Am nächsten Tag war ich etwas weiter am Adelaide River. Dort haben die Aussies den Krokodilen etwas beigebracht, das zirkusreif ist. Die Tiere springen nach hingehaltenen Fleischstückchen nach oben und schaffen es zuweilen, ganz aus dem Wasser zu kommen. Man sollte die Sache allerdings nicht vom Kanu aus probieren, weil so ein Tier gut 500 kg und noch viel mehr auf die Waage bringt. Aber keine Sorge, es gibt keine Unfälle dort, wo Amerikaner Touri spielen. Wer sie dennoch hat, bzw. hatte, kan sich zwei Nägel kaufen. An den ersten hängt man seinen Beruf, und an den zweiten …?

Ein Billabong besteht aus viel Wasser und Land drumherum.
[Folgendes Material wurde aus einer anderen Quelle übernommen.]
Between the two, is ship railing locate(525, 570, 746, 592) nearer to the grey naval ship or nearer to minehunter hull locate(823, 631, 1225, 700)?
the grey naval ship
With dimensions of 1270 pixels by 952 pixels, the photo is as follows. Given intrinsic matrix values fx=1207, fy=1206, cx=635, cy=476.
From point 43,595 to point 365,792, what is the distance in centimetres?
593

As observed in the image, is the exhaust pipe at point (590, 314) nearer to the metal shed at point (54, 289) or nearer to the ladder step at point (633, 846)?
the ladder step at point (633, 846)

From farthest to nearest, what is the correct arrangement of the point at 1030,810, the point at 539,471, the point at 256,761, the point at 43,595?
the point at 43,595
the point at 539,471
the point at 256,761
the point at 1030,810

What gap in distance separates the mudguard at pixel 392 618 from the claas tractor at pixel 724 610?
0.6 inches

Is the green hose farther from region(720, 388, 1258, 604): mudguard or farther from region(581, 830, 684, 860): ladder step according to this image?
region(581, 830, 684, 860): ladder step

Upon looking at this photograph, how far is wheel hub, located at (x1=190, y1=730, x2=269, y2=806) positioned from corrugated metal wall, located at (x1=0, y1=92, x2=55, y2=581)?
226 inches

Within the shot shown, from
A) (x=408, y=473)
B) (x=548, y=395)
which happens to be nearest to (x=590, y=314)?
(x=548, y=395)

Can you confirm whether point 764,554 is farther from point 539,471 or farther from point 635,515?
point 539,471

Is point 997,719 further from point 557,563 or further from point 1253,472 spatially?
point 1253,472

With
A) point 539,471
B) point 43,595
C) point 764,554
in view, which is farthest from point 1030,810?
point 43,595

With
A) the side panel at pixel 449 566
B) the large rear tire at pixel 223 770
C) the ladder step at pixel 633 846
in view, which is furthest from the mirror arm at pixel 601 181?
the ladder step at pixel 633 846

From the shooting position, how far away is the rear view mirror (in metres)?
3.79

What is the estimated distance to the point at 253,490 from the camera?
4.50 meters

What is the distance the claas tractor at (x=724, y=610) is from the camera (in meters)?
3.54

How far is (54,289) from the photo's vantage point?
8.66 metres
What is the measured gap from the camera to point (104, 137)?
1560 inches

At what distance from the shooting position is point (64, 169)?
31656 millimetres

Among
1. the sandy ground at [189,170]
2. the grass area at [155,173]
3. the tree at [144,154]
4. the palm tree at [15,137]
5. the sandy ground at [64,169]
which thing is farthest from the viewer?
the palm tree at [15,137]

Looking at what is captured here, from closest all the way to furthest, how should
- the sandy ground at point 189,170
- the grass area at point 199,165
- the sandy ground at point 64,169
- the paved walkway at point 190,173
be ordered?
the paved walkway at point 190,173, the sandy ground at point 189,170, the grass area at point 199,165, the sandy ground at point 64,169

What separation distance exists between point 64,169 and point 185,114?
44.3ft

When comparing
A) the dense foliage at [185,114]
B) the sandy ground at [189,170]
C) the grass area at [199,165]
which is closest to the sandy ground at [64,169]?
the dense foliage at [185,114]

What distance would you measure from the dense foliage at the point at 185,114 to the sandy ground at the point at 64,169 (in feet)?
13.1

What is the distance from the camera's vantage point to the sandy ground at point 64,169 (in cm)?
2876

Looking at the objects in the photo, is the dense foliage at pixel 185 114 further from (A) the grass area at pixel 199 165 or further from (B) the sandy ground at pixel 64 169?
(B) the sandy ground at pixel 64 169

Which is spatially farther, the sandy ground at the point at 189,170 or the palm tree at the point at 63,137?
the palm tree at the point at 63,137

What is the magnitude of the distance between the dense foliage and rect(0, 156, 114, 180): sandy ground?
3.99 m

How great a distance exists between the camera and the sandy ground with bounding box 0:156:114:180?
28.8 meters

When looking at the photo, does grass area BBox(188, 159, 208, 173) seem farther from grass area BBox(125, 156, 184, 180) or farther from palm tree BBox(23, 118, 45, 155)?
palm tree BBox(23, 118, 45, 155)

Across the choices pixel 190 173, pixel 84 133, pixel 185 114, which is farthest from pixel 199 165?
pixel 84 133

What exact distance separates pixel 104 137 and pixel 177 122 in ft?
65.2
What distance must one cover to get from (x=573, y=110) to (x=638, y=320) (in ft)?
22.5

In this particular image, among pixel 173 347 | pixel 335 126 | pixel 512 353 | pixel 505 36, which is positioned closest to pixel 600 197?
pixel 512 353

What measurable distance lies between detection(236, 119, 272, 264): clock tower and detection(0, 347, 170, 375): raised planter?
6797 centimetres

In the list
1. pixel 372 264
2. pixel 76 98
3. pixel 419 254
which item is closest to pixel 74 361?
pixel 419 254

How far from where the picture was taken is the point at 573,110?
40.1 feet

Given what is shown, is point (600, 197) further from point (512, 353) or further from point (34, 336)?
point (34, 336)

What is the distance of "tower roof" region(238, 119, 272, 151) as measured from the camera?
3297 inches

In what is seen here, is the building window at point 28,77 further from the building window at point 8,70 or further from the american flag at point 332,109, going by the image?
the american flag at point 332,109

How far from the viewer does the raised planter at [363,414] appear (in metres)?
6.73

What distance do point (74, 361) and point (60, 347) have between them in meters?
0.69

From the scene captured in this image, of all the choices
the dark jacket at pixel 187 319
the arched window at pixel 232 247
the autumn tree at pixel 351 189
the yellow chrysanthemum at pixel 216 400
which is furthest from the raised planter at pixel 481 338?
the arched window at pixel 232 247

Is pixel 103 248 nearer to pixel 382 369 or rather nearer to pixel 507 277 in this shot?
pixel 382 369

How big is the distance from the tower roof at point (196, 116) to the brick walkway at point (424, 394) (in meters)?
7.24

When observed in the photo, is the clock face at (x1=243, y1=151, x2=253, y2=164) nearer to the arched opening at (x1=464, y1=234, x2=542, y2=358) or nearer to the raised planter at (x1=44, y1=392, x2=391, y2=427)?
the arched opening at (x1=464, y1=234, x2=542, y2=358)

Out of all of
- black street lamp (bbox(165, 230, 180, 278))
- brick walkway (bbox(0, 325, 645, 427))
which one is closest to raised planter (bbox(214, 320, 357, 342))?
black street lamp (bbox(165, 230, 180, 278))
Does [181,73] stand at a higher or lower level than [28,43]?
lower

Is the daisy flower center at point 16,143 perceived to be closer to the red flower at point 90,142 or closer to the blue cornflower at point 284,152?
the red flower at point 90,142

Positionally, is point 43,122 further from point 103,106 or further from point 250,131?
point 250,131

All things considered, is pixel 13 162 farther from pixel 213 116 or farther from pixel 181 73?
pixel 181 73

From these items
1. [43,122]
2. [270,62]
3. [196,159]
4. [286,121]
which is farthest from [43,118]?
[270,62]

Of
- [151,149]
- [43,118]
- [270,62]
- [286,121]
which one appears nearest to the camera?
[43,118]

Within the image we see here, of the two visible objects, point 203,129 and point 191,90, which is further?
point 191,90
So kann man auch ein Meer oder gar einen Ozean beschreiben, wenn man unbedingt übertreiben will. Die Billabongs in Northern Territory sind eine Klasse für sich, Yellow Waters (oder Yellow Water) gehört aber in die Extraklasse, zum Welterbe der UNESCO.

Für böse Leute gehört so etwas in die Kategorie Sumpf und daher bekämpft. Zu meiner Kindheit liefen jeden Montag Männer mit Pumpen auf dem Rücken und spritzten alle Pfützen mit DDT, um uns vor den gefährlichsten Tieren des Universums zu schützen, den Mücken. Wie man heute weiß, wäre DDT durchaus imstande gewesen, der Menschheit den Garaus zu blasen. In Yellow Waters hätten die Kerle aber null Chance gehabt, denn das Wasser kommt in der Regenzeit in derartig großen Mengen nieder, dass man mehrere Ölquellen hätte erschließen müssen, um hier die Mücken tot zu spritzen. So gehören sie zum wenig beliebten Zubehör dieser Landschaft und sorgen für reißenden Absatz bei Damenhüten. Diese sehen zwar weniger elegant aus als die der Damen in Ascot, dafür sind sie ungemein nützlich. Die Hutkrempe dieser Hüte dient weniger dem Sonnenschutz als der Formgebung für das Fliegennetz.

Sie beißen doch nicht …

Billabong?

Wenn man nichts zu tun hat, oder zu viel Geld, oder Zeit, oder einfach Lust, etwas Einmaliges zu sehen, ist in Katherine richtig. Exotik, Ruhe, Schönheit oder jede Menge Flattersäuger, das alles und viel mehr lässt sich dort finden. Auch noch der Lieblingsfisch der Aussies: Barramundi. Etwas für jeden Geschmack. Man könnte den Ort ruhig Katherine the Great nennen.

Foto Tourism NT

Foto Tourism NT

Die ökologisch weitaus wertvollere Lösung, sich mit Hilfe von Spinnen zu schützen, die mit den Moskitos spinnefeind sind, wird von den Damen verständlicherweise weniger goutiert. Während man sich ganz gut vorstellen kann, wie so eine Dame hinter einem Netz ausschaut, die gab´s ja in früheren Filmen, übersteigt es unsere Fantasie, das Erscheinungsbild eines Frauengesichts drapiert mit Spinnen drum herum vorzustellen.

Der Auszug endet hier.